■ **DATA FOR THIS EXERCISE**
'''

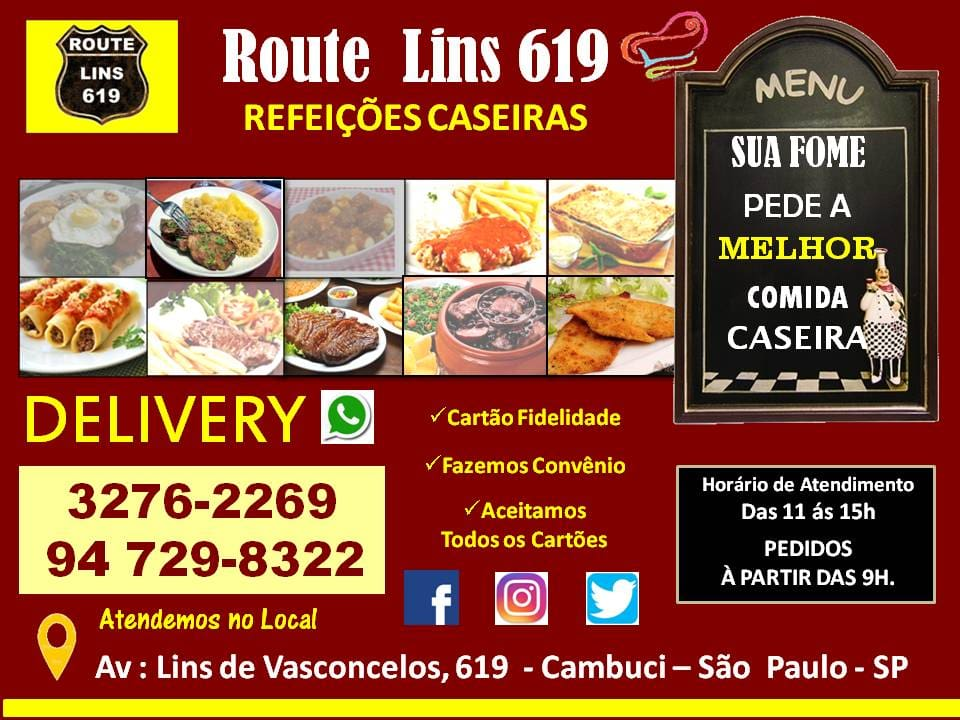 Route Lins 619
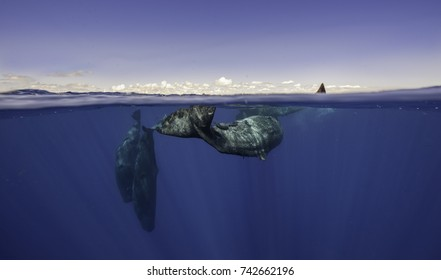 Split view of a pod of sperm whales in a social group showing the sky and below the waterline, north western Mauritius.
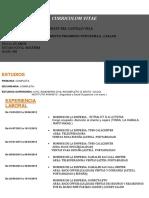 DEL CASTILLO VELA.docx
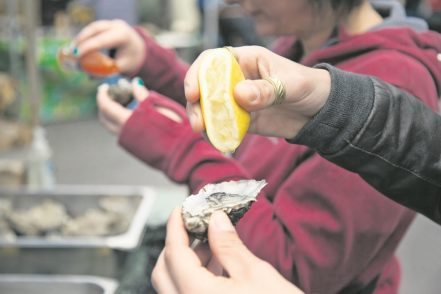 Austern – eine beliebte Delikatesse nicht nur bei den Einheimischen. Foto: Kelvin Gillmor/Failte Ireland/Tourism Ireland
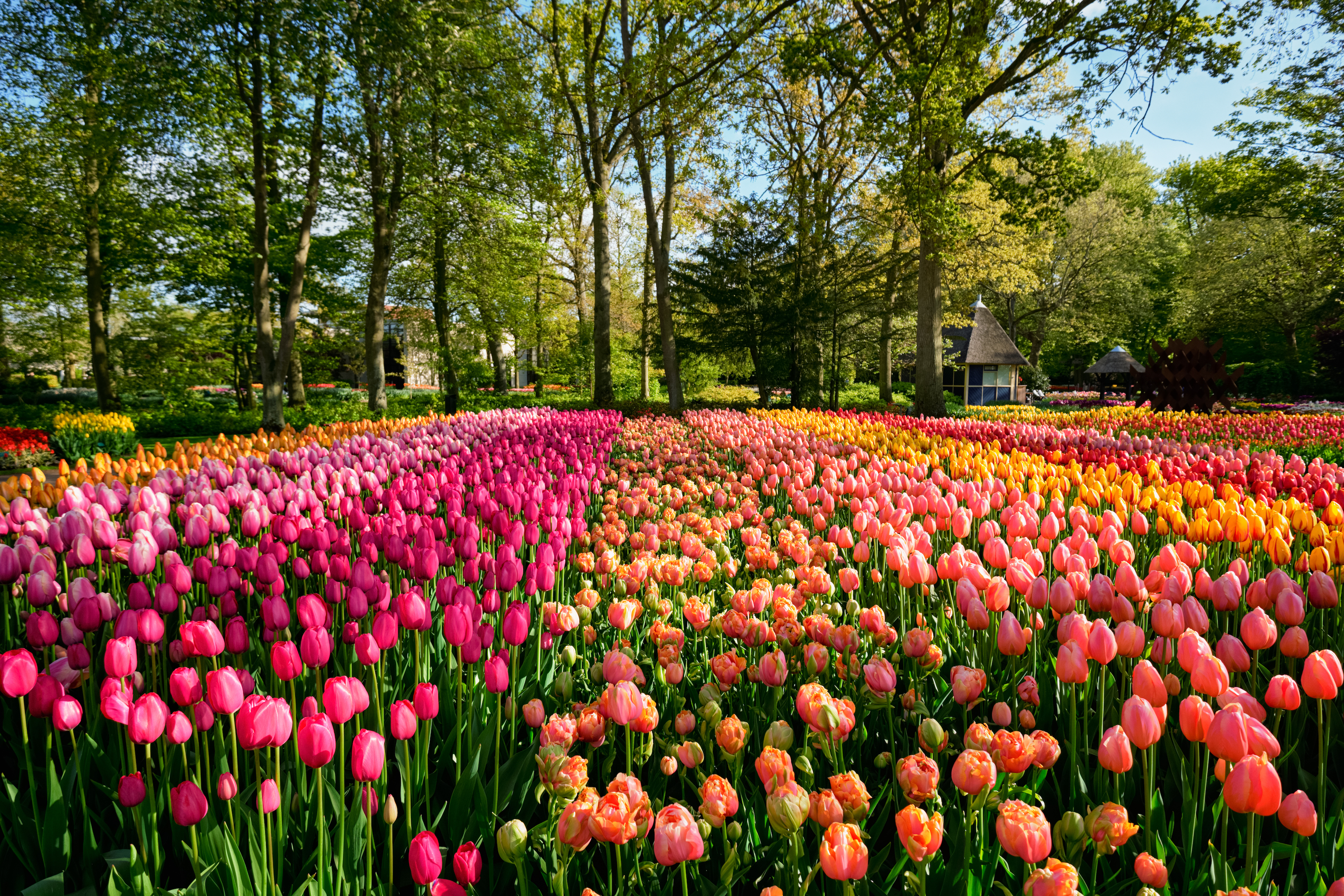 Keukenhof Gardens South Holland S Springtime Homage Netherlands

'''

■ **INSTRUCTIONS TO FOLLOW**
Your answer must be an exact copy of every entry, with no pictures in it.

■ **WRITTEN RESPONSE**
 Route Lins 619
 Split view of a pod of sperm whales in a social group showing the sky and below the waterline, north western Mauritius.
 DEL CASTILLO VELA.docx
 Austern – eine beliebte Delikatesse nicht nur bei den Einheimischen. Foto: Kelvin Gillmor/Failte Ireland/Tourism Ireland
 Keukenhof Gardens South Holland S Springtime Homage Netherlands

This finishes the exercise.